Die Klima- und Luftreinhaltekoalition unterhält a umfassendes Maßnahmenpaket diese Schadstoffe zu reduzieren. Helena Molin Valdés, Leiterin des Umweltprogramms der Vereinten Nationen, Gastgeberin des Sekretariats der Vereinten Nationen für Klima- und Luftreinhaltung, sagte, die Welt müsse schnell auf diese Schadstoffe reagieren.

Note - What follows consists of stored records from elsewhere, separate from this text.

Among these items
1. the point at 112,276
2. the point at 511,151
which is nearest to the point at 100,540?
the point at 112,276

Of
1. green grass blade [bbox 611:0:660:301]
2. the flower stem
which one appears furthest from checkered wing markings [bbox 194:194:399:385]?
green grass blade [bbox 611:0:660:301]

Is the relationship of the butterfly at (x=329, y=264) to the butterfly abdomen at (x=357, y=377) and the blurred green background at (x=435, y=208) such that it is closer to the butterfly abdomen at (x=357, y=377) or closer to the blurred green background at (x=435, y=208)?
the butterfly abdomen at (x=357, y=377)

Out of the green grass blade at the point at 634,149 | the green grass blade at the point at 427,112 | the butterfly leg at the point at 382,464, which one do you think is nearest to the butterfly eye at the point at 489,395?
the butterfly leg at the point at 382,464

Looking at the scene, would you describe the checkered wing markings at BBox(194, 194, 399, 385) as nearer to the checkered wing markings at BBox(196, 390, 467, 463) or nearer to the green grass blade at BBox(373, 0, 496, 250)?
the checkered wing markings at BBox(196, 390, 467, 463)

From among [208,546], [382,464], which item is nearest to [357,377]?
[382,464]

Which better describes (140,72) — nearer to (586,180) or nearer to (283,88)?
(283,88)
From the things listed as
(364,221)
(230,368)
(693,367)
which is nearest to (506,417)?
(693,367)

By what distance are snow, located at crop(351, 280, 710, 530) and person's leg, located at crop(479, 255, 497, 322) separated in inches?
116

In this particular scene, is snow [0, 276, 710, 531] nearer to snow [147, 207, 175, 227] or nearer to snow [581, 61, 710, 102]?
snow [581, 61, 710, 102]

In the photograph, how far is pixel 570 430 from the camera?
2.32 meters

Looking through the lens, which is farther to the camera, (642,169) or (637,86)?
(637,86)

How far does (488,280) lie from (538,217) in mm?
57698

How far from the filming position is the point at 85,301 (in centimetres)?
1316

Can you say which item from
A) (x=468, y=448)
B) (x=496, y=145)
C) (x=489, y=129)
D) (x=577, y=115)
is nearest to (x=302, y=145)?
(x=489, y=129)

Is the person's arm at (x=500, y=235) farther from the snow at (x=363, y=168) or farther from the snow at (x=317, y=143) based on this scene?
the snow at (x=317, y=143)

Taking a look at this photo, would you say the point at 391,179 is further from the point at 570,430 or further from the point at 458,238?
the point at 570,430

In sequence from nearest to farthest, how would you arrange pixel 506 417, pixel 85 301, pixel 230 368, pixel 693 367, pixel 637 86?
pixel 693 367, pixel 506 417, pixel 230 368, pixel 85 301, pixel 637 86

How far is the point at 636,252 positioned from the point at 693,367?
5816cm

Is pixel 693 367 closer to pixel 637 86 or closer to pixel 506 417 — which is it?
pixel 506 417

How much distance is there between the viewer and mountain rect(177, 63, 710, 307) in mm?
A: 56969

„Durch Maßnahmen zur Reduzierung kurzlebiger Klimaschadstoffe oder Superschadstoffe kann die Erwärmungsrate kurzfristig schnell gesenkt werden. Dies kann dazu beitragen, gefährliche Klima-Rückkopplungen zu verhindern und die am stärksten gefährdeten zu schützen. Dies muss getan werden, wenn wir die Erwärmung deutlich unter 2 Grad Celsius halten und gleichzeitig Entwicklungsvorteile erzielen wollen “, sagte Molin Valdés. „Das Beste daran ist, dass es technisch machbare und wirtschaftlich tragfähige Lösungen gibt. Wir sind bereit, mit den Ländern zusammenzuarbeiten und sie zu drängen, sich zu verpflichten, diese Schadstoffe in ihren NDCs zu reduzieren. “

Der Ruf nach schnellem Handeln ist derzeit geöffnet und bleibt bis zur COP 26 im November 2020 für weitere Unterzeichner offen https://www.climateworks.org/superpollutants-call/.

Der Madrider Aufruf zum raschen Handeln gegen Superschadstoffe ist zu finden hier.